-------- SOURCE TEXT --------

Sarcopenia is one of the most common complications in advanced liver disease, affecting 30% to 70% of patients with cirrhosis.1 This condition is of significant concern in this population because sarcopenia has been associated with higher mortality, increased hospital admissions, worse post–liver transplant outcomes, decreased quality of life, and increased risk for other complications associated with cirrhosis (Table 1).1 Sarcopenia in cirrhosis is multifactorial and is not completely explained by simple malnutrition (Table 2). It is difficult to treat, and there are currently no proven effective therapies to prevent or reverse sarcopenia.2 Although it is inarguable that barriers to adequate calorie and protein intake exist, such as anorexia and nausea, sarcopenia is also associated with complex metabolic and hormonal changes that are not adequately treated by nutrition and physical activity (PA) alone. A better understanding of the etiology of sarcopenia in cirrhosis may produce additional targeted therapies which may improve patient outcomes when used in combination with PA and nutrition optimization techniques (Table 3).

-------- GIVEN DATA --------

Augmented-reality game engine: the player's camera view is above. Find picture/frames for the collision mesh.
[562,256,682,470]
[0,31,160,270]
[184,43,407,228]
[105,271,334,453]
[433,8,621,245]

--------

*WORK ORDER:* Write the next part of the passage on sarcopenia in cirrhosis, picking up after its final sentence.

*RESULT BELOW:*
Table 1.

Negative Complications Associated With Sarcopenia1

  • Higher mortality

  • Increased hospital admissions

  • Worse post–liver transplant outcomes

  • Decreased quality of life

  • Increased risk for other complications associated with cirrhosis

Table 2.

Mechanisms That Contribute to Sarcopenia in Cirrhosis1, 4

  • Malnutrition and malabsorption

    • o

      Anorexia, nausea, dysgeusia

    • o

      Hypermetabolism

    • o

      Decreased intake

    • o

      Decreased bile production and pancreatic insufficiency

  • Altered lipid and amino acid metabolism

    • o

      Decreased gluconeogenesis

    • o

      Increased ketogenesis

    • o

      Increased whole‐body protein turnover

  • Decreased hepatic ammonia clearance → hyperammonemia

  • Increased inflammatory markers (TNF‐α, IL‐6)

  • Increased myostatin

  • Decreased anabolic hormones (IGF‐1 and testosterone)

  • Inactivity

Table 3.

Proposed Treatments for Sarcopenia in Cirrhosis1, 4

Current nutrition and PA recommendations
High‐calorie/protein diet
Late‐evening or overnight snacks (high protein)
PA (strength training)
BCAA supplementation
Potential future hormonal and metabolic targeted therapies
l‐Leucine and/or l‐citrulline supplementation
Testosterone supplementation (men)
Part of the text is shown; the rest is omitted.